Re: Proposal: Improve bitmap costing for lossy pages

From: Dilip Kumar <dilipbalaut(at)gmail(dot)com>
To: Alexander Kuzmenkov <a(dot)kuzmenkov(at)postgrespro(dot)ru>
Cc: Robert Haas <robertmhaas(at)gmail(dot)com>, pgsql-hackers <pgsql-hackers(at)postgresql(dot)org>
Subject: Re: Proposal: Improve bitmap costing for lossy pages
Date: 2017-10-12 04:28:25
Message-ID: CAFiTN-sXB6RZWhaYySpFrPJe3-9f0KBu+zAu4OOGDM5_q+pxqA@mail.gmail.com
Views: Raw Message | Whole Thread | Download mbox | Resend email
Thread:
Lists: pgsql-hackers

On Fri, Oct 6, 2017 at 9:21 PM, Dilip Kumar <dilipbalaut(at)gmail(dot)com> wrote:
> On Fri, Oct 6, 2017 at 7:24 PM, Dilip Kumar <dilipbalaut(at)gmail(dot)com> wrote:
>> On Fri, Oct 6, 2017 at 6:08 PM, Alexander Kuzmenkov
>> <a(dot)kuzmenkov(at)postgrespro(dot)ru> wrote:
>>>
>>>> Analysis: The estimated value of the lossy_pages is way higher than
>>>> its actual value and reason is that the total_pages calculated by the
>>>> "Mackert and Lohman formula" is not correct.
>>>
>>>
>>> I think the problem might be that the total_pages includes cache effects and
>>> rescans. For bitmap entries we should use something like relation pages *
>>> selectivity.
>>
>> I have noticed that for the TPCH case if I use "pages * selectivity"
>> it give me better results, but IMHO directly multiplying the pages
>> with selectivity may not be the correct way to calculate the number of
>> heap pages it can only give the correct result when all the TID being
>> fetched are clustered.
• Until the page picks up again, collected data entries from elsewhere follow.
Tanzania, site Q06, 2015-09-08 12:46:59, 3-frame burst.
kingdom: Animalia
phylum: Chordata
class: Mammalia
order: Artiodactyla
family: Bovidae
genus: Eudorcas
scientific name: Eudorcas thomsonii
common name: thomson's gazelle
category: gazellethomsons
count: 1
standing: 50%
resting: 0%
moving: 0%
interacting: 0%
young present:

But on the other hand "Mackert and Lohman
>> formula" formulae consider that all the TID's are evenly distributed
>> across the heap pages which can also give the wrong estimation like we
>> are seeing in our TPCH case.
>
> I agree with the point that the total_pages included the cache effects
> and rescan when loop_count > 1, that can be avoided if we always
> calculate heap_pages as it is calculated in the else part
> (loop_count=0). Fortunately, in all the TPCH query plan what I posted
> up thread bitmap scan was never at the inner side of the NLJ so
> loop_count was always 0. I will fix this.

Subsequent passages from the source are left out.